If there are string values, we convert them using train_cats().
Also, we apply the same categorical convertion to the validation set as the training set
using apply_cats().
'''
# train_cats(raw_train)
# apply_cats(raw_valid, raw_train)

' Since all values are numeric now, we do not have to convert them to categorical values.\nIf there are string values, we convert them using train_cats().\nAlso, we apply the same categorical convertion to the validation set as the training set\nusing apply_cats().\n'

In [12]:
# Copied from the old version of fastai (fastai.structured) 
# https://github.com/fastai/fastai/blob/master/old/fastai/structured.py
def numericalize(df, col, name, max_n_cat):
    ''' For values not numeric, convert it to corresponding categorical values + 1.abc
    e.g.
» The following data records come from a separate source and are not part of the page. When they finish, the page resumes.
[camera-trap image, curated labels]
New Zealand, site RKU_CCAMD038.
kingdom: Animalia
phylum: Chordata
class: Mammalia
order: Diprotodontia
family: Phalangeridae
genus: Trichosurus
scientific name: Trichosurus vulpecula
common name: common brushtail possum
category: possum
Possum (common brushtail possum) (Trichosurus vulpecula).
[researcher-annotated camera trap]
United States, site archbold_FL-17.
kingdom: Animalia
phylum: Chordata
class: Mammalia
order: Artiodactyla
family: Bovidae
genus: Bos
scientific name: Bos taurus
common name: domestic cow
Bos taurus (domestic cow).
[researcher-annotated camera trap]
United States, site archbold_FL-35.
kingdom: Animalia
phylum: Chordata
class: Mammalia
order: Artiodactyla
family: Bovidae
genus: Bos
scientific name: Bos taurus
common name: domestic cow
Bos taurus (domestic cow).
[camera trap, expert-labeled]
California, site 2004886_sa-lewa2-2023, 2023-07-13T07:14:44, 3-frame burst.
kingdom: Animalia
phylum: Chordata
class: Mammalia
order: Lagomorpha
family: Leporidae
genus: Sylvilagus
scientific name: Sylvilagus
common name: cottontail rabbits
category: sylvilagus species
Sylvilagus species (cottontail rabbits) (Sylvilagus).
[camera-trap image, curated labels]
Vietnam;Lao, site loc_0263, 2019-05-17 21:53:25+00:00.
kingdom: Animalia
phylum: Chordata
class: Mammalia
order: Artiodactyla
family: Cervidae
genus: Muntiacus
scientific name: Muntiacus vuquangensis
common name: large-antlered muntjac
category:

NaN values are not -1 but 0.'''
    
    if not is_numeric_dtype(col) and ( max_n_cat is None or len(col.cat.categories)>max_n_cat):
        df[name] = pd.Categorical(col).codes+1
    
    
def fix_missing(df, col, name, na_dict):
    if is_numeric_dtype(col):
        if pd.isnull(col).sum() or (name in na_dict):
            df[name+'_na'] = pd.isnull(col)
            filler = na_dict[name] if name in na_dict else col.median()
            df[name] = col.fillna(filler)
            na_dict[name] = filler
    return na_dict


def proc_df(df, y_fld=None, skip_flds=None, ignore_flds=None, do_scale=False, na_dict=None,
            preproc_fn=None, max_n_cat=None, subset=None, mapper=None):
    if not ignore_flds: ignore_flds=[]
    if not skip_flds: skip_flds=[]
    if subset: df = get_sample(df,subset)
    else: df = df.copy()
    ignored_flds = df.loc[:, ignore_flds]
    df.drop(ignore_flds, axis=1, inplace=True)
    if preproc_fn: preproc_fn(df)
    if y_fld is None: y = None
    else:
        if not is_numeric_dtype(df[y_fld]): df[y_fld] = pd.Categorical(df[y_fld]).codes
        y = df[y_fld].values
        skip_flds += [y_fld]
    df.drop(skip_flds, axis=1, inplace=True)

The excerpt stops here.